Du bout des doigts, Carole dessine des figures imaginaires sur le torse imberbe de son amant. Des cœurs, comme si elle avait à nouveau 14 ans.
Ils se sont retrouvés chez elle, vers 17 heures, pour un bref mais voluptueux amour clandestin.
— Elle va mal, révèle Carole. De plus en plus mal… Franchement, elle me fait peur.
— À ce point-là ?
— Elle est toujours persuadée qu’un type la suit partout, qu’il rentre chez elle quand elle est absente ou même quand elle dort…
— C’est peut-être vrai ! souligne Quentin.
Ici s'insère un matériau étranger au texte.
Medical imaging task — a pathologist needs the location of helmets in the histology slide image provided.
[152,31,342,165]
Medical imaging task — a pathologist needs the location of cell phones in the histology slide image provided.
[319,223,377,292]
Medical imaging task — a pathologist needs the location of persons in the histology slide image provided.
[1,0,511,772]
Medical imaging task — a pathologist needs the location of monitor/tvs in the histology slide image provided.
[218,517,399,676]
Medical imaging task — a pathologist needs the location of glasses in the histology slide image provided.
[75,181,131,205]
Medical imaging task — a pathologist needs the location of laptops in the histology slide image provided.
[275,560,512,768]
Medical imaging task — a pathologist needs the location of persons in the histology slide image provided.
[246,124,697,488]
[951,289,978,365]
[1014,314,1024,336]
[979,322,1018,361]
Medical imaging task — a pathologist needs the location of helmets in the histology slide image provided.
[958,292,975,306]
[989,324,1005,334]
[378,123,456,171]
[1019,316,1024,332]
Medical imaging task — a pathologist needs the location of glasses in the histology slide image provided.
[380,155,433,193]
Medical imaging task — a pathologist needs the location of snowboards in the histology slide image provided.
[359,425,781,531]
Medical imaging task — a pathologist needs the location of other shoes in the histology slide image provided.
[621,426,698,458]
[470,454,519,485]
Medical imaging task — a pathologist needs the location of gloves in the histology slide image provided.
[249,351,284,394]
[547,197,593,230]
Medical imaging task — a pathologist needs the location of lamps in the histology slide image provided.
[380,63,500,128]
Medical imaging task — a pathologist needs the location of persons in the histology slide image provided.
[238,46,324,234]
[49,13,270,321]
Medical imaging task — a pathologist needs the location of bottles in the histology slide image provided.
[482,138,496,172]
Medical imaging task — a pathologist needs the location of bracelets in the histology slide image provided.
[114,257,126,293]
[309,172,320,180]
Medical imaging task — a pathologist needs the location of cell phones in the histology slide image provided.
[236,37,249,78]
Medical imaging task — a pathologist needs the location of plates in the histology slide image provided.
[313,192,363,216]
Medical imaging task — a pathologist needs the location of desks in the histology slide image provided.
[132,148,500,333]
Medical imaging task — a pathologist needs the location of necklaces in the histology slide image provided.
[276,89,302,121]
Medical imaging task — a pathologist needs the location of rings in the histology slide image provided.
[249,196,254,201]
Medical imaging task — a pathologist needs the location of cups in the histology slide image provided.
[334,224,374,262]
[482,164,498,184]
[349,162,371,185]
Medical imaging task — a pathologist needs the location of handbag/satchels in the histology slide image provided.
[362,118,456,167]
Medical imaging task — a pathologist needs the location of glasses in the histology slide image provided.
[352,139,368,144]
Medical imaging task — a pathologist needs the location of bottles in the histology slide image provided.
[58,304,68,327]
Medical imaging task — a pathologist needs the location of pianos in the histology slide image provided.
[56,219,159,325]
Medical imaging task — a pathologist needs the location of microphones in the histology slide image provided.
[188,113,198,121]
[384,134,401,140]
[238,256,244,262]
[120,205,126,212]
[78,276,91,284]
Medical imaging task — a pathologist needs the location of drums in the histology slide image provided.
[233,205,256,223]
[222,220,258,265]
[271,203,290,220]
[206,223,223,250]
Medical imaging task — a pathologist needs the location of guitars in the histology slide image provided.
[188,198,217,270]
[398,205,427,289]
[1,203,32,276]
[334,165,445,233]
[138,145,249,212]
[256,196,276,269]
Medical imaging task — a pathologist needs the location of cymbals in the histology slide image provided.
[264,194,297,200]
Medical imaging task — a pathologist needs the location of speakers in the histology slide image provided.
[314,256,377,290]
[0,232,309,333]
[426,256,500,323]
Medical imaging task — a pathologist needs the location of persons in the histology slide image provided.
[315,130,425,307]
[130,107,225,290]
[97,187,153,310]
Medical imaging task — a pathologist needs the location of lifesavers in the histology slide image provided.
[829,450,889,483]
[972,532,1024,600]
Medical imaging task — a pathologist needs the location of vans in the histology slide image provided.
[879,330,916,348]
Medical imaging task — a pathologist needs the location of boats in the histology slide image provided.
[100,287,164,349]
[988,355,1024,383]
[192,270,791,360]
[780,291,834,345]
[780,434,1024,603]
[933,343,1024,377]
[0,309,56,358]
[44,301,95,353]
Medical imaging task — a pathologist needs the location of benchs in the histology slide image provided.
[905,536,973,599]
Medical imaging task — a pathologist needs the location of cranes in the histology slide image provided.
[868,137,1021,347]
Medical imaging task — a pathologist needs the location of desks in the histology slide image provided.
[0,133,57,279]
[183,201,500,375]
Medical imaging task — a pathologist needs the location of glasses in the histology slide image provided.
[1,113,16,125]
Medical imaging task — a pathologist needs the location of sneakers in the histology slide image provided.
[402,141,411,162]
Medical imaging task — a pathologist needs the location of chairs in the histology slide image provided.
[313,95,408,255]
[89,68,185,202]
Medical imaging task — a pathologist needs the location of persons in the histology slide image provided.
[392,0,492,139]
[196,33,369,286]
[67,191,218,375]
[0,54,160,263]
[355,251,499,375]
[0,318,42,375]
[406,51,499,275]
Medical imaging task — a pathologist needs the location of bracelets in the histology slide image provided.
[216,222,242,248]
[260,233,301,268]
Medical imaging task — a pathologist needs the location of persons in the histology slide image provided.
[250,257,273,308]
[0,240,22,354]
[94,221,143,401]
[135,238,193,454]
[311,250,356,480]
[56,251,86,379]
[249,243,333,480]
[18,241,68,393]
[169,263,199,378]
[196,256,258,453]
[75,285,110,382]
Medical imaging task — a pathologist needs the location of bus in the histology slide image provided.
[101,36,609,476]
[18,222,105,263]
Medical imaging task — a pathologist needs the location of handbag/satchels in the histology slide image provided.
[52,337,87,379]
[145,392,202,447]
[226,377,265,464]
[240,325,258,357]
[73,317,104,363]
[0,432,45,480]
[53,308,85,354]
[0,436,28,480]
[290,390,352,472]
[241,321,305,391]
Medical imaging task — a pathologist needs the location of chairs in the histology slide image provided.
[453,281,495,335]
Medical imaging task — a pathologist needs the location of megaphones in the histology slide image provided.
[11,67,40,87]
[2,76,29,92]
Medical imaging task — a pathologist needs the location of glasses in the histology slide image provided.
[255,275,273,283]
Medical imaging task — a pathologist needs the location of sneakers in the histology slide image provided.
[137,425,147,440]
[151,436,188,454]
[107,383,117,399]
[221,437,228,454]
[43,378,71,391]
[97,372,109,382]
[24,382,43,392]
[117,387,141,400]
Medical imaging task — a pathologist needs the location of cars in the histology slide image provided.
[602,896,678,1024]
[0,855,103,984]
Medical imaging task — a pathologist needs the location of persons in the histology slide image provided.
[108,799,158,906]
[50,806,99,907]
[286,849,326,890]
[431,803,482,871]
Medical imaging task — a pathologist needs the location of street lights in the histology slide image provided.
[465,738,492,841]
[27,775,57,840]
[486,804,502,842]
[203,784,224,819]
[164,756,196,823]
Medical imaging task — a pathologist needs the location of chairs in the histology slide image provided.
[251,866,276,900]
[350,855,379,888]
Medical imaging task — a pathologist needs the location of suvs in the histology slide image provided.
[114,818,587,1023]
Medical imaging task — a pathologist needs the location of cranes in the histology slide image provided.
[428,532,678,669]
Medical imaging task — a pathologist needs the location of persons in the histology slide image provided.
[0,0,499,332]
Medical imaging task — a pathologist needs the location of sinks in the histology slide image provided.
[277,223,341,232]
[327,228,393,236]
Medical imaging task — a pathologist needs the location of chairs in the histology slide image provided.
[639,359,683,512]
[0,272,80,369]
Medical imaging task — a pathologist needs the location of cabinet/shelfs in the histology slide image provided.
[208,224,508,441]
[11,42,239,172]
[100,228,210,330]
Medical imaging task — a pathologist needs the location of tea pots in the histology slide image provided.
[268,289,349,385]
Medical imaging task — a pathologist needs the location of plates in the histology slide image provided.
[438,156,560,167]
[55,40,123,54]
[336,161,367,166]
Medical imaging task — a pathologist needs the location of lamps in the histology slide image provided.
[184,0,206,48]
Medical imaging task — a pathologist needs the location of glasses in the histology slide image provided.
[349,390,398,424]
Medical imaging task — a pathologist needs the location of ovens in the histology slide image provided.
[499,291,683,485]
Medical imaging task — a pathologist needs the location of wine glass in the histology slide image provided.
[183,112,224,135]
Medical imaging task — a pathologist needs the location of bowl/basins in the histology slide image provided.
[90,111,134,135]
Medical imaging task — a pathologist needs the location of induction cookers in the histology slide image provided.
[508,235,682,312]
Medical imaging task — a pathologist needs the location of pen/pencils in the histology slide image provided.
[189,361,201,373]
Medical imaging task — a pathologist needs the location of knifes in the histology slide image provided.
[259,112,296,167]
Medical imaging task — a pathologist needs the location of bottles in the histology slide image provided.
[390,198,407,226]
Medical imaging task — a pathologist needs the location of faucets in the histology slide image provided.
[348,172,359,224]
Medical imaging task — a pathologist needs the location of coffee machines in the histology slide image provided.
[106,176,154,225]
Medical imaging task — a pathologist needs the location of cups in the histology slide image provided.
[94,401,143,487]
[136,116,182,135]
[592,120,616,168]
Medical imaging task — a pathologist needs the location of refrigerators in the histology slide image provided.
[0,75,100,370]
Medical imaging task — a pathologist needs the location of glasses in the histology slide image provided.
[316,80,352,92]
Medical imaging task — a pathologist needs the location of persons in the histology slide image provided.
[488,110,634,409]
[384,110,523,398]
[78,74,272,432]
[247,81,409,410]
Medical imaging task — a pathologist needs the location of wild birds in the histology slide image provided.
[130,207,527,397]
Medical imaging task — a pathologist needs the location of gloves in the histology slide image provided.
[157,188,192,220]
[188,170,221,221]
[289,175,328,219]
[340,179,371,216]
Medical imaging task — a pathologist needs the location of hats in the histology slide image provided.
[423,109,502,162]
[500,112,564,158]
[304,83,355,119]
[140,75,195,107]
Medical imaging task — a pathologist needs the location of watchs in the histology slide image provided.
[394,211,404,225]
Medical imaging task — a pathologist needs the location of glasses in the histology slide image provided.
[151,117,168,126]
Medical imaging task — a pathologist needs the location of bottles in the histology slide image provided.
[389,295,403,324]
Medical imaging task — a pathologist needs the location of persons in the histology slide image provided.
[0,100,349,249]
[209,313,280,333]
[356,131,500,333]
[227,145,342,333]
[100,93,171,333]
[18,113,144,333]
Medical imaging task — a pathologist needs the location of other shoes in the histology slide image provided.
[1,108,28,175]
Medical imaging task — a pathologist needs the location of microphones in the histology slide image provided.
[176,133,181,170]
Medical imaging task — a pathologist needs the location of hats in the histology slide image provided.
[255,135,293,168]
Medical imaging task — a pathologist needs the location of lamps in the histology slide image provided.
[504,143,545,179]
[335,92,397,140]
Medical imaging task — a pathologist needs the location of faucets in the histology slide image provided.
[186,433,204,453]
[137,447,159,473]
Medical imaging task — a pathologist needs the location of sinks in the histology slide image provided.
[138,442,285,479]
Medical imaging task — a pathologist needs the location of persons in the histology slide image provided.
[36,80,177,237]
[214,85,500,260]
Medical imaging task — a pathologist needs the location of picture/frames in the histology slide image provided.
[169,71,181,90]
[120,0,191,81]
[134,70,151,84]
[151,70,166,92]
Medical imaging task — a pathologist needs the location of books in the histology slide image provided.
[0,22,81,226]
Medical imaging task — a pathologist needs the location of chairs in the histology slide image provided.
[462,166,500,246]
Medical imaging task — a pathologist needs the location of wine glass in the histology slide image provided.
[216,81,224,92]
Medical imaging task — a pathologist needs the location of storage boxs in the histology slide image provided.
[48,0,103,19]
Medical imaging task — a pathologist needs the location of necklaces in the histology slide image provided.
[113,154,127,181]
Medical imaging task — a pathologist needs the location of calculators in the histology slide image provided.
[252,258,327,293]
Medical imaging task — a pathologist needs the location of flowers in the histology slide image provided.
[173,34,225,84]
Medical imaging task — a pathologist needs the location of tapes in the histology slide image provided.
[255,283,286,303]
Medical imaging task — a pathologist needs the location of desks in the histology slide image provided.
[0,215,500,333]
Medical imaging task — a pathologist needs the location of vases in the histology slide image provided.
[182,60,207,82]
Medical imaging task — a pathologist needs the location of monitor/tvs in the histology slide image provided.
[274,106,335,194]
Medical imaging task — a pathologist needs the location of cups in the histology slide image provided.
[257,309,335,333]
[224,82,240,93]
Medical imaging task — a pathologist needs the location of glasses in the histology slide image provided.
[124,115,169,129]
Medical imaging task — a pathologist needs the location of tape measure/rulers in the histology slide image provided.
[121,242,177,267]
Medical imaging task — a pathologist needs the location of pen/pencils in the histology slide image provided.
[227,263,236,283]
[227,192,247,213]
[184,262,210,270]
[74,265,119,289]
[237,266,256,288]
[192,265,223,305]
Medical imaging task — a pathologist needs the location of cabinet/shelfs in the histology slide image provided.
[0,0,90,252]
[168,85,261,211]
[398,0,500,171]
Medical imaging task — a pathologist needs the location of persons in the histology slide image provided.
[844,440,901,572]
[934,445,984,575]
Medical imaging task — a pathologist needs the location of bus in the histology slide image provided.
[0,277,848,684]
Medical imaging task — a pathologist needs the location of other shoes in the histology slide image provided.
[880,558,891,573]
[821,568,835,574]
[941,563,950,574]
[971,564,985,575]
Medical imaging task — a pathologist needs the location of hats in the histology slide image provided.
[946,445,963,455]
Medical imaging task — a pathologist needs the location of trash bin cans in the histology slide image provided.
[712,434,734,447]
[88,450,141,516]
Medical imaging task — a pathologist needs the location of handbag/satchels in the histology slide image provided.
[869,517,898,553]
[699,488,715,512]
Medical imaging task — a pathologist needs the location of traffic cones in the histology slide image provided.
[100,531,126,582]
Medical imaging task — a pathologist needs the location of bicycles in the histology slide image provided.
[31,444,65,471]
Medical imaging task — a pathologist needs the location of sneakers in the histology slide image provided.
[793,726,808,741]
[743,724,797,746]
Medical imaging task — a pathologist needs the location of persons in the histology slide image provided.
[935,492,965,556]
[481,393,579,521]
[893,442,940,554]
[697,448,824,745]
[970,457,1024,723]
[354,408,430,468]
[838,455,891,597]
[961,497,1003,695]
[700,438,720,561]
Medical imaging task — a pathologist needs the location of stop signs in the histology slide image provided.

Pourquoi ne la crois-tu pas ?
— Il faudrait que je t’explique en détail, mais son histoire ne tient pas debout, je t’assure ! Tu imagines un mec qui entre chez elle, sans effraction, et remplit son frigo ?
Quentin se met à rire, Carole a la décence de ne pas l’imiter.
— Évidemment, vu sous cet angle, c’est du délire ! Mais pourquoi mentirait-elle ?
— Je ne crois pas qu’elle mente. Je pense malheureusement qu’elle est persuadée que c’est la vérité.
— Merde… Parano aiguë ?
— Ça m’en a tout l’air.
— Attends, on ne devient pas parano du jour au lendemain !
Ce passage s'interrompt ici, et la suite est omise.